So I'm looking back at this diary I wrote in the aftermath of Katrina, and thinking about both the London riots and the Flash Mob violence in some cities in the U.S.. I'm not so much thinking about the rioters as the rest of us, though. How the media and many people have reacted to the disadvantaged and those in dire straits hasn't changed a bit.
Out of frustration and human empathy, I posted a video to my YouTube channel that was an attempt to advise against violence, and possible constructive action. While you might feel it was overly idealistic, I feel that spending ten minutes possibly getting even one rioter to pause and think "maybe burning stuff, especially in my own neighborhood, isn't such a hot idea" is a worthy use of my time.
Here is the video:
Click through and look at the comments if you have the time - most of them are positive, but the very real thread of racism running through some of them is eerily reminiscent of this iconic pair of photographs.

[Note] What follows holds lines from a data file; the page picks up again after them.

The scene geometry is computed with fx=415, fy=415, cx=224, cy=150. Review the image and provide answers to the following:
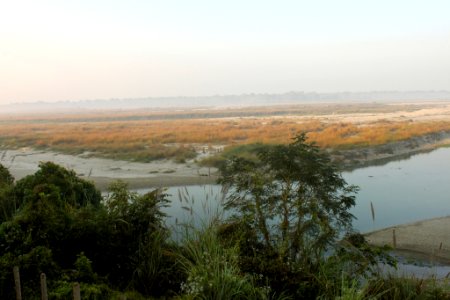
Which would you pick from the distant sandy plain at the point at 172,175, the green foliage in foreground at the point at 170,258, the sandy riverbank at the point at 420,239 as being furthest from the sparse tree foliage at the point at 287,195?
the sandy riverbank at the point at 420,239

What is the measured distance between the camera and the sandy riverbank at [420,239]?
39.5 feet

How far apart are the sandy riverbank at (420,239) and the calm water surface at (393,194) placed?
1.96 feet

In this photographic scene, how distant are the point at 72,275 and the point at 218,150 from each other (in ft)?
96.2

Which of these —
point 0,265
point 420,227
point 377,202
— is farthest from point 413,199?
point 0,265

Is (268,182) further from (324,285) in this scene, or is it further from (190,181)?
(190,181)

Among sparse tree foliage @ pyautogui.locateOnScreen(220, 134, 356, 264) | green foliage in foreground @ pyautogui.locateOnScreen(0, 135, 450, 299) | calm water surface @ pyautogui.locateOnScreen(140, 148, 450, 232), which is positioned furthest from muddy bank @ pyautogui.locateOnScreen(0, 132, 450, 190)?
green foliage in foreground @ pyautogui.locateOnScreen(0, 135, 450, 299)

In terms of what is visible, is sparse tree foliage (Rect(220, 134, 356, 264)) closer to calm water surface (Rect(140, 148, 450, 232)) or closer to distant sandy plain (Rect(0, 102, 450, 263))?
distant sandy plain (Rect(0, 102, 450, 263))

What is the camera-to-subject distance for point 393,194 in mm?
20047

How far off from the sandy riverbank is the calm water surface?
0.60m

While the rioters/flash mob members are not contending with a natural disaster, they are living under a system that places limits on their lives just as implacably, and is just as amenable to being resisted - except that a hurricane won't bemoan a culture of looting and scold your parents the way Prime Minister Cameron or Mayor Nutter has. That they can say these words with absolutely no attention paid to the role that placing the poor so far down on our list of priorities might have had would have astonished me when I was twenty, but now just makes me coldly angry.
So what's the point? Short and sweet, it is certainly immoral to riot and loot, modified by whether you are attempting to loot in order to survive. Those who have been looting the world's economies, thereby destroying jobs, allowing infrastructure to erode (enabling natural disasters and more pervasive health problems), and razing neighborhoods while enriching themselves are the worst kind of looters. We will continue to see the poor in dire straits for as long as we allow them to do so.